== THE DATA
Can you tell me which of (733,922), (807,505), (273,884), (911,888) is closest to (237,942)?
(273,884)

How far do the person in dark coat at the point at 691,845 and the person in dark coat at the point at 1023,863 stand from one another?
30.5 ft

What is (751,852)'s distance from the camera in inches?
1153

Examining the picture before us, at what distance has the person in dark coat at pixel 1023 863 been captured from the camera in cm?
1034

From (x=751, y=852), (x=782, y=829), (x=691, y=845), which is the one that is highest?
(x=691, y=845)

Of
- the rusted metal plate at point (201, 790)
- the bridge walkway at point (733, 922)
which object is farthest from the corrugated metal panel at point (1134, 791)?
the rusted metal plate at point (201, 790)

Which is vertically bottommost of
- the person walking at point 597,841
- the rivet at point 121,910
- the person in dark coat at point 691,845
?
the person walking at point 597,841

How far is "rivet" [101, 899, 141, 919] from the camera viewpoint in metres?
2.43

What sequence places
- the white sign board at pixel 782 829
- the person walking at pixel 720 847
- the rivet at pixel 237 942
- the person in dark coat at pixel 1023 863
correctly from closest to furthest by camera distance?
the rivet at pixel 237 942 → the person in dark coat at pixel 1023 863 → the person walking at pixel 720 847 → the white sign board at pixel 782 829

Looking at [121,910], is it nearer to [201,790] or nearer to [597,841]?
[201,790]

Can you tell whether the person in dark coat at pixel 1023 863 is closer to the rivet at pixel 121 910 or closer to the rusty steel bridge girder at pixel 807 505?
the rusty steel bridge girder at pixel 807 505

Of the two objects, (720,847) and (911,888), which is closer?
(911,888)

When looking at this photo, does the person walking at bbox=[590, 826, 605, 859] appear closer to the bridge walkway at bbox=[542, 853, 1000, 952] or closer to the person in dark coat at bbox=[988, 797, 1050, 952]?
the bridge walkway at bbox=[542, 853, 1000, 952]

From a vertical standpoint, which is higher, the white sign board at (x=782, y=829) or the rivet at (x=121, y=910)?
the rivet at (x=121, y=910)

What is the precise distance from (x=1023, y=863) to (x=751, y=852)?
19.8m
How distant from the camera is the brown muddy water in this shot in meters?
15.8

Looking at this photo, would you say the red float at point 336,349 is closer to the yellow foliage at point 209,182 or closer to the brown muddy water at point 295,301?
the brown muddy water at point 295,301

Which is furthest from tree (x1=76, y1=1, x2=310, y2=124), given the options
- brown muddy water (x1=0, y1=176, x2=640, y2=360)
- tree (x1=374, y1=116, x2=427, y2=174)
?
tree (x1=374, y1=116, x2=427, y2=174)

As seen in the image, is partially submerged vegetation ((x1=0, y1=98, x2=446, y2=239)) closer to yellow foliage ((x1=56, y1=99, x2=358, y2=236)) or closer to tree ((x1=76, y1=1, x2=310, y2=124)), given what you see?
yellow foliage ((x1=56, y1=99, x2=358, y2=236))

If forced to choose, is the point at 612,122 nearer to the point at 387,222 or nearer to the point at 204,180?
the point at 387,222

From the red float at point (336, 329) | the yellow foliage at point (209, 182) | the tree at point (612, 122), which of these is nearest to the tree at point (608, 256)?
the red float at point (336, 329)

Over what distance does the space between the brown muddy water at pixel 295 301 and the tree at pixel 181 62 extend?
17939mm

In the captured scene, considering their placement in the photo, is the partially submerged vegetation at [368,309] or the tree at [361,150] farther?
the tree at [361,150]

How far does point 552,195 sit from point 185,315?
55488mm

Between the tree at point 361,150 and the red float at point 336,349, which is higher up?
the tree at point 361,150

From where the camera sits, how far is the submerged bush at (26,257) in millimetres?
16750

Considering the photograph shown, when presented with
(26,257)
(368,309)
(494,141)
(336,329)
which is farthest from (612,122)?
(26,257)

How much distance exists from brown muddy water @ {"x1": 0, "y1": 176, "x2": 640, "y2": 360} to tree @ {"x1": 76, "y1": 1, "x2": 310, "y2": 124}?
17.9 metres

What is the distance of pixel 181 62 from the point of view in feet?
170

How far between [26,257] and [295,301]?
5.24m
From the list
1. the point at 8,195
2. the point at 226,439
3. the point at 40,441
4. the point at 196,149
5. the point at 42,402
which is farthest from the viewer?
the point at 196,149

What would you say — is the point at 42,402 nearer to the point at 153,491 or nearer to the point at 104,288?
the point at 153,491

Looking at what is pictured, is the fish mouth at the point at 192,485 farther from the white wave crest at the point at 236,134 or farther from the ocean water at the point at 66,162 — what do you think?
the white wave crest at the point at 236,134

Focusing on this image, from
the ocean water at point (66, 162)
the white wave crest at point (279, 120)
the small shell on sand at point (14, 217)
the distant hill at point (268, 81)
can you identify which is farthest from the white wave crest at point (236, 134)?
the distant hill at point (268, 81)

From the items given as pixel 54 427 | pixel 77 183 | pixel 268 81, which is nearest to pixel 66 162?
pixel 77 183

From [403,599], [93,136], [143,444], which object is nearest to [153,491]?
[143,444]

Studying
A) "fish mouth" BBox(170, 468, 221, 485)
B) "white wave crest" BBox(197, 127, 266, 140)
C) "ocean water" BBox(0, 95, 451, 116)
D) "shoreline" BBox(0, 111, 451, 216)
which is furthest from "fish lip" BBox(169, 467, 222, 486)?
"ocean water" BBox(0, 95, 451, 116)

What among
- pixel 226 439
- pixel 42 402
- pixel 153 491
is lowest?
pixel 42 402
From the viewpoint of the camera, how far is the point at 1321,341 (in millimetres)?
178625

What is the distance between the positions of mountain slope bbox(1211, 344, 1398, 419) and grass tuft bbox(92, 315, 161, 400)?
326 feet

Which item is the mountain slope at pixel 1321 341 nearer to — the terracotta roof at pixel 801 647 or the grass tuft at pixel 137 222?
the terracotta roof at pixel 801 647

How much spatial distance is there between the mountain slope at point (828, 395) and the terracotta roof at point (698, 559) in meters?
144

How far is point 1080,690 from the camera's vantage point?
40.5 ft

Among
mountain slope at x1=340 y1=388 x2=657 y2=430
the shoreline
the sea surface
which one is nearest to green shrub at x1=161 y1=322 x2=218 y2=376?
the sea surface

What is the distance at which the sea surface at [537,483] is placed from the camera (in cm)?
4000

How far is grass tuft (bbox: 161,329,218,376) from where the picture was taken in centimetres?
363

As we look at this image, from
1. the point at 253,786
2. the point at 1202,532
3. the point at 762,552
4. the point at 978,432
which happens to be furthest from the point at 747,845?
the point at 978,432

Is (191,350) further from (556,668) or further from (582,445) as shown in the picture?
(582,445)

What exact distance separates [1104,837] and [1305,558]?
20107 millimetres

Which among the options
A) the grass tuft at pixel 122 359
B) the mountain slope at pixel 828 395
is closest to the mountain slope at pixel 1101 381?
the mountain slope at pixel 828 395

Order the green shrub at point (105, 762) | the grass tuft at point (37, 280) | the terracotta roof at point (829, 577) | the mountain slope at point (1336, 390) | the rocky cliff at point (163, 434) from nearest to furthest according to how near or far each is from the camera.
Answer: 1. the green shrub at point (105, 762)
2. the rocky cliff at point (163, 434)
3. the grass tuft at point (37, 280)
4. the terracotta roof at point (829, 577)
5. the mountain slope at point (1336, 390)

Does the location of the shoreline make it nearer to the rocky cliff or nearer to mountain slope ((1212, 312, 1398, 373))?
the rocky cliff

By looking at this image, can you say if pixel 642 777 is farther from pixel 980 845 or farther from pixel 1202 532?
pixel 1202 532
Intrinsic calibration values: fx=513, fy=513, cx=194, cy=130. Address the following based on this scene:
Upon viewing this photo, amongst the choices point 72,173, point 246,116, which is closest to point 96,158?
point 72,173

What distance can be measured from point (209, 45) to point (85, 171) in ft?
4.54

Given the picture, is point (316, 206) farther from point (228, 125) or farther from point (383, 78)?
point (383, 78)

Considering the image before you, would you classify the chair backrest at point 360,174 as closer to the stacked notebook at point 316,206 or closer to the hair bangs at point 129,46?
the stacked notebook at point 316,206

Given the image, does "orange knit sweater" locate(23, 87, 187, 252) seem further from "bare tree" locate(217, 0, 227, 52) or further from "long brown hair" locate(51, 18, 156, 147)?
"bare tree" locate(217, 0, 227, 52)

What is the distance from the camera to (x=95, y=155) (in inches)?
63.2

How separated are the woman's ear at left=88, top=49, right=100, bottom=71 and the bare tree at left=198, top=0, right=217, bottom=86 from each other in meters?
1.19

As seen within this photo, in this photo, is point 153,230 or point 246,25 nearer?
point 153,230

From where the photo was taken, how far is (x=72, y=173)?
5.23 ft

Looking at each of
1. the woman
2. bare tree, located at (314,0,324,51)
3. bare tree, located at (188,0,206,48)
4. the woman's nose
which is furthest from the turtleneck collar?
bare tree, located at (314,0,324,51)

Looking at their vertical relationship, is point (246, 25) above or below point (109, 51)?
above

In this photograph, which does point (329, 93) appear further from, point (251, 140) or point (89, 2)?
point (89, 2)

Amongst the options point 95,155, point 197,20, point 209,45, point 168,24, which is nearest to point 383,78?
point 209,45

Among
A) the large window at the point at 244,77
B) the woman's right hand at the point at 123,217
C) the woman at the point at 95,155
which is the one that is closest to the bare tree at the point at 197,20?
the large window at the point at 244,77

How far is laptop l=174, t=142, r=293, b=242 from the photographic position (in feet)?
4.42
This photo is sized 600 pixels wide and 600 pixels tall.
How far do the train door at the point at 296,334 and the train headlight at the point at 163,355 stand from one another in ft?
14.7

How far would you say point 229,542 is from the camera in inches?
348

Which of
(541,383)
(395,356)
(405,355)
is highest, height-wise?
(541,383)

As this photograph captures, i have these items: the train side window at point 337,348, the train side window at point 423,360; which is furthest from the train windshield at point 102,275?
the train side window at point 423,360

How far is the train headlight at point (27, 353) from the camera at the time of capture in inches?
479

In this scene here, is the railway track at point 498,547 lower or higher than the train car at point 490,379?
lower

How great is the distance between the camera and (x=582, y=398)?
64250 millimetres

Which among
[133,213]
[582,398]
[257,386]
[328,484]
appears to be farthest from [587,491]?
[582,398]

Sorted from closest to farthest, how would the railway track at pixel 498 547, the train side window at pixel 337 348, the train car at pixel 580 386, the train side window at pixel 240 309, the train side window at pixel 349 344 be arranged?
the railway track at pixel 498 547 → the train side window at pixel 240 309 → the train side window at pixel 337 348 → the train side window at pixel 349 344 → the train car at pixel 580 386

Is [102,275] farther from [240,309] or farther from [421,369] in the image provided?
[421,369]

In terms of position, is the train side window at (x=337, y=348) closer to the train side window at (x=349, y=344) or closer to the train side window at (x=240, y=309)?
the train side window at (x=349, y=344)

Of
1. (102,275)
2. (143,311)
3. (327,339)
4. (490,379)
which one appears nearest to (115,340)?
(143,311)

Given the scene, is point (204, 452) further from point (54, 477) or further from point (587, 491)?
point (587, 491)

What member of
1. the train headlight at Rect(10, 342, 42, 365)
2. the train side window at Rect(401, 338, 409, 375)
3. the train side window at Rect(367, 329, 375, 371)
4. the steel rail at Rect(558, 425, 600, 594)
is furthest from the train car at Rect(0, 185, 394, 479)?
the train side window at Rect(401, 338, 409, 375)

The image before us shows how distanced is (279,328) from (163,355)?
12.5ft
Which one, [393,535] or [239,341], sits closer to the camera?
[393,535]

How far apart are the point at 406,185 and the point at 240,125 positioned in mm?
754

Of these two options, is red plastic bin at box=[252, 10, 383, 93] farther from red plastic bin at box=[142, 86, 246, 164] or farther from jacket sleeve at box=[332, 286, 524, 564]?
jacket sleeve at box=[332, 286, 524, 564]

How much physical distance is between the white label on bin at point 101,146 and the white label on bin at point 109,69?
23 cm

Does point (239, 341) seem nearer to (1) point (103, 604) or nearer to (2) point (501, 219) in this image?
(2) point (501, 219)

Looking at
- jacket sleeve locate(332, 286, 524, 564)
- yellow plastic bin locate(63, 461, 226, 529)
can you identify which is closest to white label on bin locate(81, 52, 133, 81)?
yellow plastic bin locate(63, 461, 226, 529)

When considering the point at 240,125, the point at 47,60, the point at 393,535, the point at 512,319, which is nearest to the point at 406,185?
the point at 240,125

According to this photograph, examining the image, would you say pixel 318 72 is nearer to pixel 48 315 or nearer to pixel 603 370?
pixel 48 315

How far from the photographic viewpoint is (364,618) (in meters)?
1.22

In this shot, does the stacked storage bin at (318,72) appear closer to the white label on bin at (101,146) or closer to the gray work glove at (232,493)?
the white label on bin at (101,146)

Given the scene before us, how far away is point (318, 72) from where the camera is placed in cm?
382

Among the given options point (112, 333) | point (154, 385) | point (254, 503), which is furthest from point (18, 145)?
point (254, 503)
====
> TASK TO COMPLETE
Print only the lines from the one with "How much physical" to the end of the records, both included.

> FULL RESPONSE
How much physical distance is between the white label on bin at point 101,146 and the white label on bin at point 109,69?
23 cm

Does point (239, 341) seem nearer to (1) point (103, 604) or nearer to (2) point (501, 219) in this image?
(2) point (501, 219)

Looking at
- jacket sleeve locate(332, 286, 524, 564)
- yellow plastic bin locate(63, 461, 226, 529)
can you identify which is closest to white label on bin locate(81, 52, 133, 81)?
yellow plastic bin locate(63, 461, 226, 529)

When considering the point at 240,125, the point at 47,60, the point at 393,535, the point at 512,319, which is nearest to the point at 406,185?
the point at 240,125

According to this photograph, examining the image, would you say pixel 318 72 is nearer to pixel 48 315 or nearer to pixel 603 370?
pixel 48 315

How far from the photographic viewpoint is (364,618) (in meters)?
1.22

In this shot, does the stacked storage bin at (318,72) appear closer to the white label on bin at (101,146) or closer to the gray work glove at (232,493)?
the white label on bin at (101,146)

Given the scene before us, how far away is point (318, 72) from where the camera is placed in cm?
382

Among the given options point (112, 333) | point (154, 385) | point (254, 503), which is furthest from point (18, 145)?
point (254, 503)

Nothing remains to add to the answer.